[ensembl-dev] dump of attrib_type table in Ensembl 75 breaks standard parsing tools

Hervé Pagès hpages at fhcrc.org
Fri Mar 14 21:25:45 GMT 2014


Hi Steve,

On 03/14/2014 12:19 PM, Steve Trevanion wrote:
> Hi Herve,
>
> Sorry for the delay in replying to you. This is not a problem we have
> encountered before (with these being MySQL files, control characters can
> appear in them quite legitimately) so after looking into how best to
> deal with it, we've decided to regenerate the affected files and upload
> them to the FTP site. We will let you know when they're in place, but we
> won't now be able to do this until next week. Apologies in advance if it
> causes you any more issues.

No worries. I'm glad that you were able to regenerate these files.
Thanks a lot.

H.

>
> Regards,
>
> Steve
>
> On 13/03/14 19:58, Hervé Pagès wrote:
>> On 03/13/2014 10:33 AM, Hervé Pagès wrote:
>>> Hi,
>>>
>>> I'd like to report that the dump of the attrib_type table in Ensembl 75
>>> contains some lines that seem to contain embedded EOL characters. These
>>> embedded EOL characters tend to break standard parsing tools like the
>>> cut Unix command or the read.table() function in R.
>>>
>>> Trying to use cut:
>>>
>>>    hpages:~$ wget
>>> ftp://ftp.ensembl.org/pub/release-74/mysql/homo_sapiens_core_74_37/attrib_type.txt.gz
>>>
>>
>> Ooops, looks like I gave the wrong URL, sorry. The above URL is for
>> Ensembl 74 and there is no parsing issue with this file. The parsing
>> issue is I'm reporting below is with:
>>
>>
>> ftp://ftp.ensembl.org/pub/release-75/mysql/homo_sapiens_core_75_37/attrib_type.txt.gz
>>
>>
>> H.

* _Data provided_:
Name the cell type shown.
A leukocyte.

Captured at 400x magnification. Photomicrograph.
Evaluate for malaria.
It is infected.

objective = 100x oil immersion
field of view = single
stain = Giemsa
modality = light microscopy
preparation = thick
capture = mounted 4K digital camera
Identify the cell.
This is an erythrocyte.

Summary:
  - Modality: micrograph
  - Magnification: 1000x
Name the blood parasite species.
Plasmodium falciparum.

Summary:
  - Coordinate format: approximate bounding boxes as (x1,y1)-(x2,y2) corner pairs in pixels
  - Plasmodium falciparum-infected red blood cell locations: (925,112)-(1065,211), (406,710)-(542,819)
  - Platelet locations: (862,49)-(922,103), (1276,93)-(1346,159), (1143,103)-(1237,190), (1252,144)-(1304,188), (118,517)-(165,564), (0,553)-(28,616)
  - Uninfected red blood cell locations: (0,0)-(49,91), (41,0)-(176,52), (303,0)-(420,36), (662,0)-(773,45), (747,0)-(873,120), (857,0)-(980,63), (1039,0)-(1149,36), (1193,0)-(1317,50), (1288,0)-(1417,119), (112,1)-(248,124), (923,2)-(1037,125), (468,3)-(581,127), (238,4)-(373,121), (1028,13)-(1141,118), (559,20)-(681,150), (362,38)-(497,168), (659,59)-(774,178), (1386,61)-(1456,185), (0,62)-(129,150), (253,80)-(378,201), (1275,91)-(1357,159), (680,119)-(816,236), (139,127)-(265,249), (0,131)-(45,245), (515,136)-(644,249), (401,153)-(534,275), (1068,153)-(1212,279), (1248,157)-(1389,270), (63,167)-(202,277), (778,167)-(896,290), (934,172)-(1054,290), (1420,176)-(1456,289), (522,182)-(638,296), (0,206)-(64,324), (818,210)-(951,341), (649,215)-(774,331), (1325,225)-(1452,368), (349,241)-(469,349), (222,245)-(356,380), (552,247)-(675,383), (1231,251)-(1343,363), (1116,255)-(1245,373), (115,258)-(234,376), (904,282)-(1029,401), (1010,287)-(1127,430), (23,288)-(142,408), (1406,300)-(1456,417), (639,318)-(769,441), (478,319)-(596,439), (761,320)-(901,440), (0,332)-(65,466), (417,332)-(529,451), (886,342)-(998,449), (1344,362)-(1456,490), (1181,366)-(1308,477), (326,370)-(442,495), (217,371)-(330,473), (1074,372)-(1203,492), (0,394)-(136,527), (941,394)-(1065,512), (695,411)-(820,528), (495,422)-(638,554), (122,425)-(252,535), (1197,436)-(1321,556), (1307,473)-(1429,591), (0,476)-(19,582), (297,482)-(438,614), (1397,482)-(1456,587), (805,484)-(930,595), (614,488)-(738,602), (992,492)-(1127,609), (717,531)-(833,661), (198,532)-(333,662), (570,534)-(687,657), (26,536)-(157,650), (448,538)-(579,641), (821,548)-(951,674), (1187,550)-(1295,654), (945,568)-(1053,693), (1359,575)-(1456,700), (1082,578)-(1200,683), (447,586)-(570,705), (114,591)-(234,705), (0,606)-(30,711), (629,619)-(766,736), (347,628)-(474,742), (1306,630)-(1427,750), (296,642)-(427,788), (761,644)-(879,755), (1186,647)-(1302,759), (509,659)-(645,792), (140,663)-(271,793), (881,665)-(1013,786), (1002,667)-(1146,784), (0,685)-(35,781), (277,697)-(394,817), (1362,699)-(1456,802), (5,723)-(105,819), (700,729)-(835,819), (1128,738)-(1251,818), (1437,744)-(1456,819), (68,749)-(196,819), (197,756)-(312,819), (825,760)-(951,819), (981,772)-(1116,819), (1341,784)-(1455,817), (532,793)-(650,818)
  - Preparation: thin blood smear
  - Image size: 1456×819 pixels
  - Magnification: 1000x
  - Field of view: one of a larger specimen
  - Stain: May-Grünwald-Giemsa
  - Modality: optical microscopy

* _Objectives_:
1: Answer these questions from the Ensembl thread:
(a) Which two parsing tools does the report say the embedded EOL characters tend to break?
(b) What has the Ensembl team decided to do about the affected files?
(c) Which Ensembl release is the first URL given actually for?
2: Replace "FTP site" with "download server" in the passage of the Ensembl thread from "On 03/14/2014 12:19" to "Thanks a lot.", and write out the resulting passage.

* _Written responses_:
1:
(a) The cut Unix command and the read.table() function in R.
(b) Regenerate the affected files and upload them to the FTP site.
(c) Ensembl 74.

2:
On 03/14/2014 12:19 PM, Steve Trevanion wrote:
> Hi Herve,
>
> Sorry for the delay in replying to you. This is not a problem we have
> encountered before (with these being MySQL files, control characters can
> appear in them quite legitimately) so after looking into how best to
> deal with it, we've decided to regenerate the affected files and upload
> them to the download server. We will let you know when they're in place, but we
> won't now be able to do this until next week. Apologies in advance if it
> causes you any more issues.

No worries. I'm glad that you were able to regenerate these files.
Thanks a lot.